— TASK ITEM A —
In the article on Albania-Serbia relations, why does Hoffmann say his side welcomes the new joint centre? Answer in one to three sentences.
— TASK ITEM B —
Please carry the article on Albania-Serbia relations forward from its last sentence.

*** PAGE EXCERPT ***

German Ambassador to Albania Hellmut Hoffmann said that EU has a strong interest to stabilize the region and Albania-Serbia relations are of great importance.

“It is no secret that Albania-Serbia relations have been difficult for decades. That’s why we welcome the creation of this joint centre which will help advance cooperation,” said Hoffmann whose government is financially supporting the project along with the Norwegian government.

“The region has made steps forward but as the English say it is not out of the woods yet,” added the Ambassador.

Parliament Speaker Ilir Meta said that the past still holds Serbia-Albania relations back but the way both countries see future relations has positively changed compared to two decades ago.

“It is now 16 years since Miloshevic left and Serbia entered a new stage, but we are not yet where we would like to be because we are still held hostage by the past and behavior typical of the Cold War. However, we now see the future differently from 25 years ago. Relations between Albania and Serbia play a big role because they are not simply relations between Albania and Serbia but broader relations reflected between Albanians and Serbs in the region and Albanians and Slavs,” said Meta.

Kosovo, which gained independence from Serbia in 2008, has been a tough issue in Albania-Serbia relations but the predominantly ethnic Albanian country now recognized by 112 countries and aspiring EU integration is normalizing relations with Serbia and is no longer seen as a barrier in Serbia-Albania cooperation.

*** SUPPLIED DATA ***

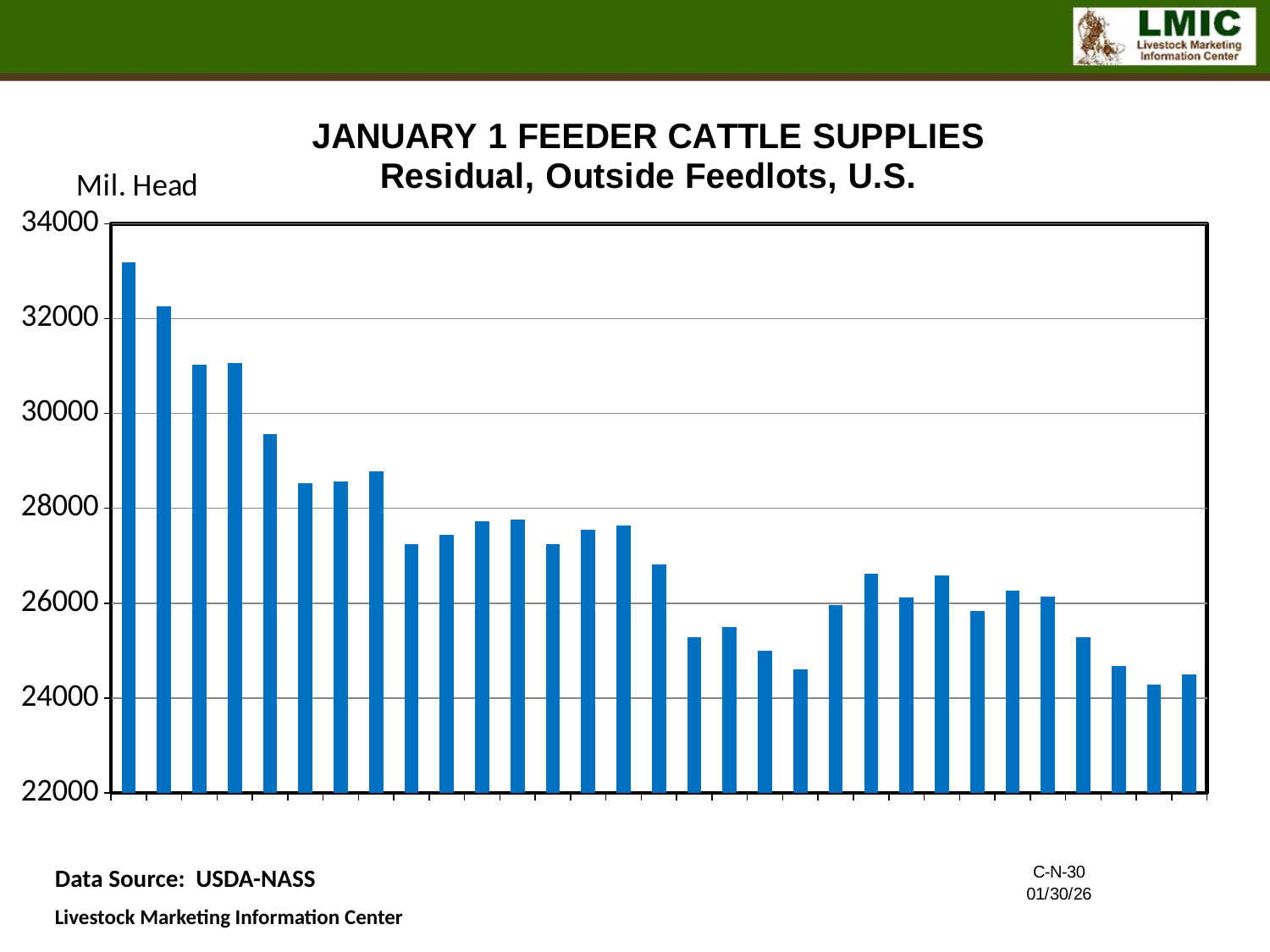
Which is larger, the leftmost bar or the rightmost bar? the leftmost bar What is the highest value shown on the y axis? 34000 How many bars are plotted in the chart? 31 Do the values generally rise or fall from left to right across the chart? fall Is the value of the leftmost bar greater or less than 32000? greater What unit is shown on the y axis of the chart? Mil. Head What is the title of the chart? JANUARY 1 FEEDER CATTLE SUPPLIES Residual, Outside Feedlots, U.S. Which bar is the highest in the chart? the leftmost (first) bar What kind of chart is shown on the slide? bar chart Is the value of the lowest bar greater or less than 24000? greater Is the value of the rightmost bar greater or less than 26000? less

***

— TASK RESPONSE A —
Hoffmann says that Albania-Serbia relations have been difficult for decades, and that this is why the joint centre is welcome: it will help advance cooperation between the two countries.

— TASK RESPONSE B —
Civil society representatives suggested that regional countries have to strengthen cooperation and overcome barriers and stereotypes as the Western Balkans remains fragile and “whatever happens in one country affects the other” creating a bad image which could hamper EU integration efforts and much-needed foreign investments in a region which is relatively poor and suffers high unemployment rates.

A plurality of residents of Albania believe relations between this country and Serbia are normal and likely to improve in the future and such improvements are in the best interest of both countries, according to a national survey released by the Albanian Institute for International Studies in late 2015.

“The findings of our first survey are encouraging, because they show Albanians want better relations with Serbs, because they believe it is in the best interest of both nations, not just due to factors such as European integration,” said Alba Cela, AIIS deputy director and the study’s author.